O filme The Room é taxado como um dos piores já feitos.  Por trás desta cômica atrocidade cinematográfica existem histórias de bastidores que valem muito a pena conhecer. Felizmente, tivemos esse privilégio por conta de um dos atores do filme, Greg Sestero, juntamente com Tom Bissell, no livro The Disaster Artist: My Life Inside the Room, the Greatest Bad Movie Ever Made (em tradução livre, O Artista do Desastre: Minha Vida Dentro de The Room, o Melhor Filme Ruim Já Feito).

Greg iniciou sua trajetória no cinema desde o inicio da vida adulta. Nas inúmeras tentativas e erros, conheceu várias pessoas, entre elas um sujeito bem peculiar com sotaque diferente: Tommy Wiseau. Os dois criaram uma boa amizade e, em dado momento, Tommy convida Greg para participar de um filme de sua autoria. O nome do projeto era The Room.

Em uma narrativa bem solta, sem palavreado rebuscado ou tentativas de formalidade, o livro se desenvolve de maneira bem fluida, onde Greg conta vários detalhes sobre a produção do filme e, ainda, de sua amizade com Tommy.
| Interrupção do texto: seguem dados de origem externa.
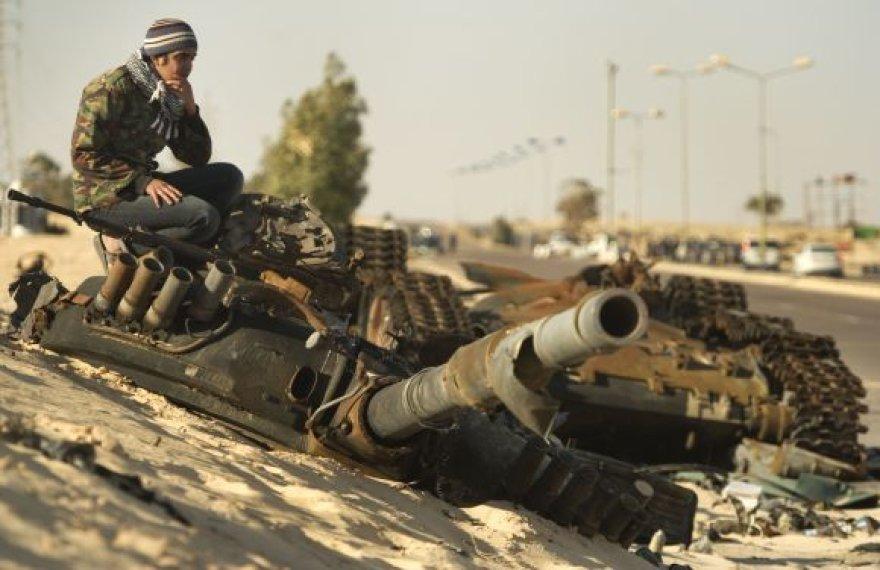 Sukilėlis tupi ant sunaikinto tanko prie Adždabijos.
Wiseau realmente é um ser humano fascinante. Algumas coisas ali contadas são difíceis de acreditar, mas fazem muito sentido quando assistimos a The Room. O filme é um reflexo pleno da personalidade e mentalidade de Wiseau, o que é assustador. O livro deixa bem claro que algumas coisas são floreadas para deixar a narrativa mais legal, porém acredito que a maioria do que é contado ali seja real.

Um ponto interessante é a origem desconhecida do diretor, bem como de sua fortuna. Entre os bastidores de The Room e a própria trajetória profissional de Greg Sestero, temos algumas especulações sobre a origem misteriosa de Tommy, sua idade real, dentre outras coisas.

Um exercício interessante é assistir a The Room, ler este livro e depois reassistir ao filme. Com isso, The Room ficará dez vezes mais divertido.

Tommy Wiseau comete diversas atrocidades técnicas na produção do filme. A primeira é ousar atuar, escrever e produzir o filme. Ao invés de alugar, ele comprou duas câmeras, sendo cada uma de filme 35mm e outra HD. Tommy quis gravar com as duas simultaneamente e tornar isso um fato inédito na indústria do cinema. No final das contas, a filmagem em HD sequer foi utilizada.

Não bastasse a falta de talento, Wiseau se mostrava um tremendo ditador durante as filmagens. Fazia todo o elenco estar no set de filmagens o tempo todo, mesmo que não houvesse cena programada envolvendo aqueles atores. São aleatoriedades que apenas a mente estranha do realizador é capaz de produzir. Outro bom exemplo é ter nomeado o próprio Greg Sestero para ser o Line Producer do filme, mesmo que Greg confesse não fazer ideia do que é isso.

O livro é um relato bem descontraído sobre a carreira de Greg, sua amizade com Tommy e as desventuras das filmagens de The Room, embora alguns trechos não sejam tão interessantes assim. Se você curte cinema, vale muito a pena conferir este livro, e claro, assista ao filme antes de ler. Por enquanto, o livro não possui tradução para o português brasileiro, entretanto, se você tem um inglês razoável, vale a pena arriscar. A melhor parte de ler em inglês é a facilidade de imaginar Tommy Wiseau dizendo aquelas palavras. Uma fonte inesgotável de sorrisos.